マツモトキヨシが推すセルフメディケーション

マツモトキヨシは特に健康維持の面でセルフメディケーションの訴求を行っている。ドラッグストアといえば、風邪を引いたときに感冒薬を購入したり、ケガをしたときに消毒薬を買ったりするイメージが強い。だが、日常で利用してもらうため、イメージ転換を図るドラッグストアがほとんどになった。その最大の成功例がマツモトキヨシといえよう。

同社が行ったCSRは「美と健康のエキスパートから学ぶ 今日から始めるワタシ磨き」というもの。自分の健康は自分で守るという、セルフメディケーションについて啓蒙活動を行うのがマツモトキヨシのねらいだ。
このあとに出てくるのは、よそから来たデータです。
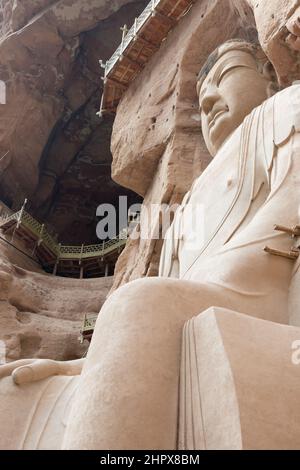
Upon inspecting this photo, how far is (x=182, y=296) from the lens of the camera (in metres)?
1.88

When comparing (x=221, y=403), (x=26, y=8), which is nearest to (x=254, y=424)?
(x=221, y=403)

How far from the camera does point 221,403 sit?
1398 mm

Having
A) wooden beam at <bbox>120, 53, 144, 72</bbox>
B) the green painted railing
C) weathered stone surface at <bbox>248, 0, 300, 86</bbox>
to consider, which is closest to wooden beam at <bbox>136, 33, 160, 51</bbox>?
wooden beam at <bbox>120, 53, 144, 72</bbox>

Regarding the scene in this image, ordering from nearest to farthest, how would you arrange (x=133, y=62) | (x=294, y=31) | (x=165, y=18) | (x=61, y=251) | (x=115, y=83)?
(x=294, y=31) < (x=165, y=18) < (x=133, y=62) < (x=115, y=83) < (x=61, y=251)

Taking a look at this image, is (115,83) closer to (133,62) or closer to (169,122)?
(133,62)

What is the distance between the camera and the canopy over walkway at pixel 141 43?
6820mm

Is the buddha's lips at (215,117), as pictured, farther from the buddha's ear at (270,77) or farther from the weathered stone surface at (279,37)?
the weathered stone surface at (279,37)

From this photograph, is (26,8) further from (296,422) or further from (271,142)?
(296,422)

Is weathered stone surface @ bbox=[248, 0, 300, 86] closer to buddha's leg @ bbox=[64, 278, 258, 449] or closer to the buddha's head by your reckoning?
the buddha's head

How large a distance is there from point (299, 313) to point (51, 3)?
38.2 feet

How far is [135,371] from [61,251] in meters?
11.6

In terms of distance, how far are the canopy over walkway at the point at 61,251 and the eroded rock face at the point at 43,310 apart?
3.57 feet

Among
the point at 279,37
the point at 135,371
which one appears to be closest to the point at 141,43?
the point at 279,37

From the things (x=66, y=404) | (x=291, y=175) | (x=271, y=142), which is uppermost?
(x=271, y=142)
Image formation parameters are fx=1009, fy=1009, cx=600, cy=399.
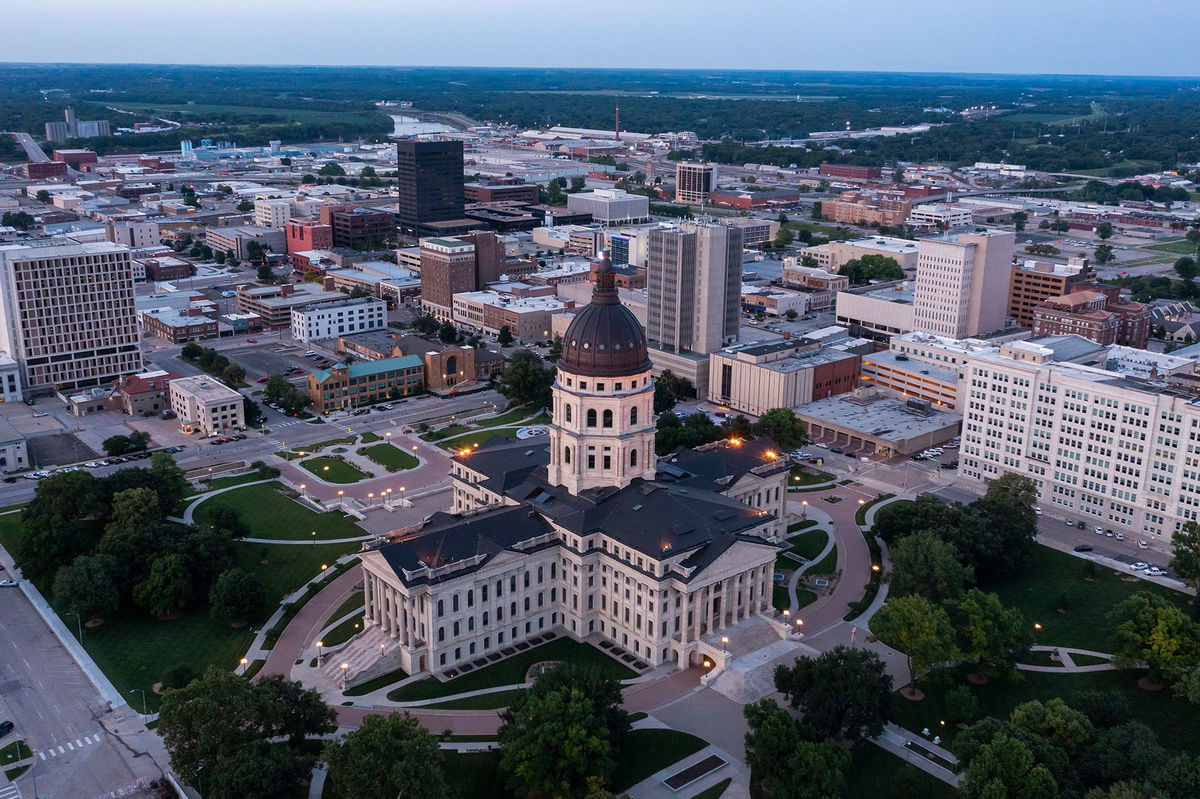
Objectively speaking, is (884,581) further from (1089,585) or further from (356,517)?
(356,517)

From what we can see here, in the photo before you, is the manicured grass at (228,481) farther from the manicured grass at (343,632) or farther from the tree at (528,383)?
the tree at (528,383)

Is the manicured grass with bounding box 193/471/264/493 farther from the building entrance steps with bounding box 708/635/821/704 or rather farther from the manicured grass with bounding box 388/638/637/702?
the building entrance steps with bounding box 708/635/821/704

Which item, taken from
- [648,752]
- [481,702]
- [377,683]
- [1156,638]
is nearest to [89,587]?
[377,683]

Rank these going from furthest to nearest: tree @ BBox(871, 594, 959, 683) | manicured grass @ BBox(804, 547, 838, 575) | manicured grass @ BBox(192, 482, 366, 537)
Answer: manicured grass @ BBox(192, 482, 366, 537) < manicured grass @ BBox(804, 547, 838, 575) < tree @ BBox(871, 594, 959, 683)

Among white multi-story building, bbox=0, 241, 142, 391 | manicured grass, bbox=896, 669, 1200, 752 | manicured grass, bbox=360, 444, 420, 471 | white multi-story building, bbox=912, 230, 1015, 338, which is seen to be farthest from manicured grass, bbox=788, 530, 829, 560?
white multi-story building, bbox=0, 241, 142, 391

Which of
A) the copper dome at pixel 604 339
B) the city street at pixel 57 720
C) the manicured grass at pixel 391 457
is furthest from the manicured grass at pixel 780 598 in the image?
the city street at pixel 57 720

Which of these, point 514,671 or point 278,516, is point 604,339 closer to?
point 514,671
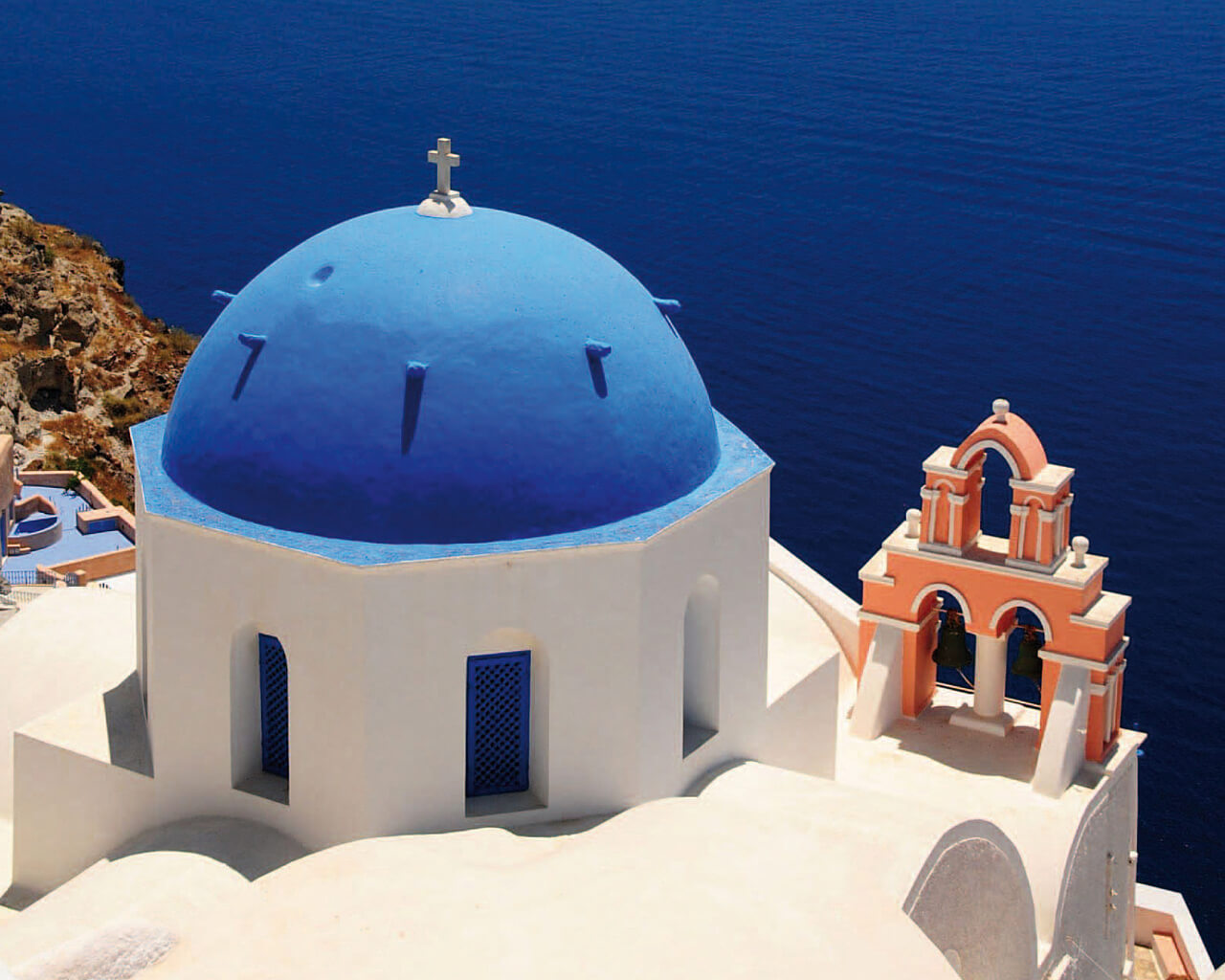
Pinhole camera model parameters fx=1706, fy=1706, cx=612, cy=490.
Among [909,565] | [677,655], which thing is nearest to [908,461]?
[909,565]

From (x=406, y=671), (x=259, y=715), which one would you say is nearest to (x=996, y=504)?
(x=259, y=715)

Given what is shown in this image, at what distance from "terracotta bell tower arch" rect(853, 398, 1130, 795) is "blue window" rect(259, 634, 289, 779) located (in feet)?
21.3

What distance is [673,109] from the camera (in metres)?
63.9

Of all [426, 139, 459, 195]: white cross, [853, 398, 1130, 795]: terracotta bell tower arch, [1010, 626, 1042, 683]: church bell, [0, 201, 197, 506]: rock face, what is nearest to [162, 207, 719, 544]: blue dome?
[426, 139, 459, 195]: white cross

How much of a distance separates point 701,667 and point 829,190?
1706 inches

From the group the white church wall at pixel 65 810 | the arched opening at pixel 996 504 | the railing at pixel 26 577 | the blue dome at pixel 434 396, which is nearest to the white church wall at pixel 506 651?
the blue dome at pixel 434 396

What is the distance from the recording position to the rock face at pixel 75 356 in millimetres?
38062

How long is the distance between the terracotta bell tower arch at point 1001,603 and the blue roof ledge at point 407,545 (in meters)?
3.50

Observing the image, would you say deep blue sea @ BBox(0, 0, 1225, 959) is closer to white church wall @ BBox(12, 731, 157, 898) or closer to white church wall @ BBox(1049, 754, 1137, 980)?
white church wall @ BBox(1049, 754, 1137, 980)

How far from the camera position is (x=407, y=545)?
39.4 ft

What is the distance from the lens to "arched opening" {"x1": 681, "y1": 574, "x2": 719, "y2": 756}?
44.6 feet

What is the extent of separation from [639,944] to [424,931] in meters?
1.33

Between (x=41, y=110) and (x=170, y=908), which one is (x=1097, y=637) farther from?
(x=41, y=110)

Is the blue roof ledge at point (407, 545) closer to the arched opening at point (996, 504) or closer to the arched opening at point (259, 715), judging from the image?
the arched opening at point (259, 715)
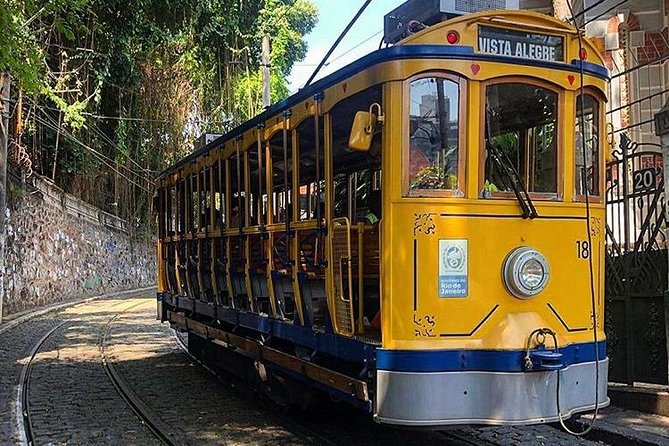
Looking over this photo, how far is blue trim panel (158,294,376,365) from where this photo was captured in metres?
5.34

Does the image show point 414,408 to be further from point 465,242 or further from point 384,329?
point 465,242

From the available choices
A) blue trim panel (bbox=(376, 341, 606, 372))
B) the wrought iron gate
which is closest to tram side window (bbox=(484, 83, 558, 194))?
blue trim panel (bbox=(376, 341, 606, 372))

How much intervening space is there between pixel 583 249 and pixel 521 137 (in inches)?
38.3

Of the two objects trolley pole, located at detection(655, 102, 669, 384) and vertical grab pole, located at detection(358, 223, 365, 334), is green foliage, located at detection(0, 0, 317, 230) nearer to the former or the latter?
vertical grab pole, located at detection(358, 223, 365, 334)

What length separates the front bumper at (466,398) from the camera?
4.87 m

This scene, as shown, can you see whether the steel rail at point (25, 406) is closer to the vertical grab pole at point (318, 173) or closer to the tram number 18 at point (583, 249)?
the vertical grab pole at point (318, 173)

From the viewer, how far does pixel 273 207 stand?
7.20 m

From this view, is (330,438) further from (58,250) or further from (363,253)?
(58,250)

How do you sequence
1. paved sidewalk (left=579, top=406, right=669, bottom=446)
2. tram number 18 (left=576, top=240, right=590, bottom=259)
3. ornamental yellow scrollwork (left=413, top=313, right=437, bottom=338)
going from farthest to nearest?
paved sidewalk (left=579, top=406, right=669, bottom=446) → tram number 18 (left=576, top=240, right=590, bottom=259) → ornamental yellow scrollwork (left=413, top=313, right=437, bottom=338)

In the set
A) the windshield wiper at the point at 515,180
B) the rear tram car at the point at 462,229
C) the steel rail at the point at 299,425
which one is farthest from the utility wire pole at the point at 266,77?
the windshield wiper at the point at 515,180

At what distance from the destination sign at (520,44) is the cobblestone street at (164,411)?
10.6 ft

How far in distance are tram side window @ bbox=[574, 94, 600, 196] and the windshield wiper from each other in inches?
20.4

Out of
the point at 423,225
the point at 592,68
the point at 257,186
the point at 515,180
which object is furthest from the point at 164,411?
the point at 592,68

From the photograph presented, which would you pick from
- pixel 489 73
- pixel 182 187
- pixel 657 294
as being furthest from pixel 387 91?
pixel 182 187
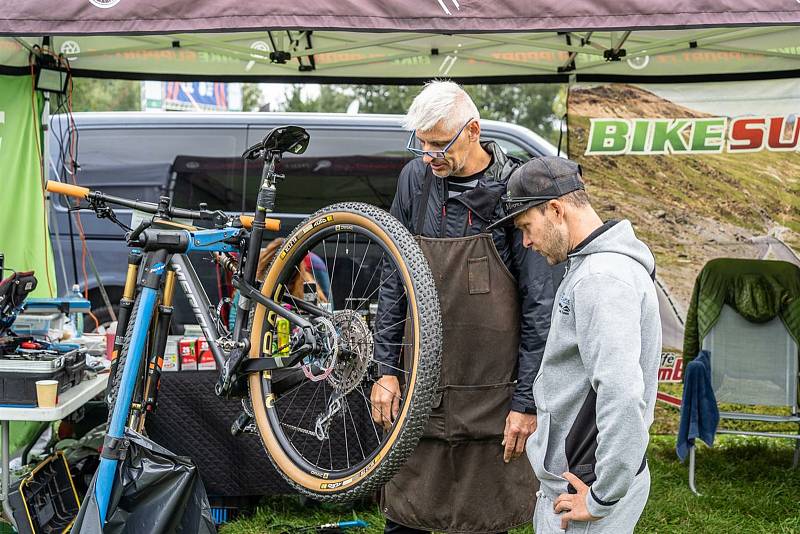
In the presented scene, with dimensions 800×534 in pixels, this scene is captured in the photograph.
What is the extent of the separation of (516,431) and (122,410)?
136 centimetres

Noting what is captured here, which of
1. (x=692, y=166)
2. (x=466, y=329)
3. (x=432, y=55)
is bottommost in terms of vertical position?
(x=466, y=329)

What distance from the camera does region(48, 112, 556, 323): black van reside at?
18.6 feet

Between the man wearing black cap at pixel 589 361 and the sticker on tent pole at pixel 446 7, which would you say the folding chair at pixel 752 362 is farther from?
the man wearing black cap at pixel 589 361

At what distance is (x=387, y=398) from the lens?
2.42 metres

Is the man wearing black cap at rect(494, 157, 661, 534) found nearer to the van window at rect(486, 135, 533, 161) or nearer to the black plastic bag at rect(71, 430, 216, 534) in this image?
the black plastic bag at rect(71, 430, 216, 534)

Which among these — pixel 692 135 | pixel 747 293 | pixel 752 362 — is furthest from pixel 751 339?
pixel 692 135

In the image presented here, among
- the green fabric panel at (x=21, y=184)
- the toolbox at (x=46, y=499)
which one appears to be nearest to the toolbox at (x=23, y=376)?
the toolbox at (x=46, y=499)

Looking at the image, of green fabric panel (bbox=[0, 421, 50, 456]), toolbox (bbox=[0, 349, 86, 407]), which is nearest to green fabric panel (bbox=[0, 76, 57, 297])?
green fabric panel (bbox=[0, 421, 50, 456])

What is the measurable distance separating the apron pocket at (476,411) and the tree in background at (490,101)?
1608 centimetres

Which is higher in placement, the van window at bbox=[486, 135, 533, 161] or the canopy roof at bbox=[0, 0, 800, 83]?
the canopy roof at bbox=[0, 0, 800, 83]

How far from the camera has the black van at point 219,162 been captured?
224 inches

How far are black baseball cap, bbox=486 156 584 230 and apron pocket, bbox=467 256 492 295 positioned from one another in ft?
1.68

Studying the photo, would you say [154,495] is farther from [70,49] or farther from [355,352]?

マツモトキヨシホールディングス 常務取締役 松本貴志氏

もちろん、単純に啓蒙活動しているわけではないだろう。セルフメディケーションが広まれば、健康維持のためにドラッグストアを利用する機会が増える。栄養剤や化粧品といった日常で使う製品を購入してもらうという意図もありそうだ。

さて、セルフメディケーションの様子をみてみよう。まず登壇したのはマツモトキヨシホールディングス 常務取締役 松本貴志氏。店頭で猿を飼っていたこと、アメ横に東京進出したことなど、同社の歴史を語った。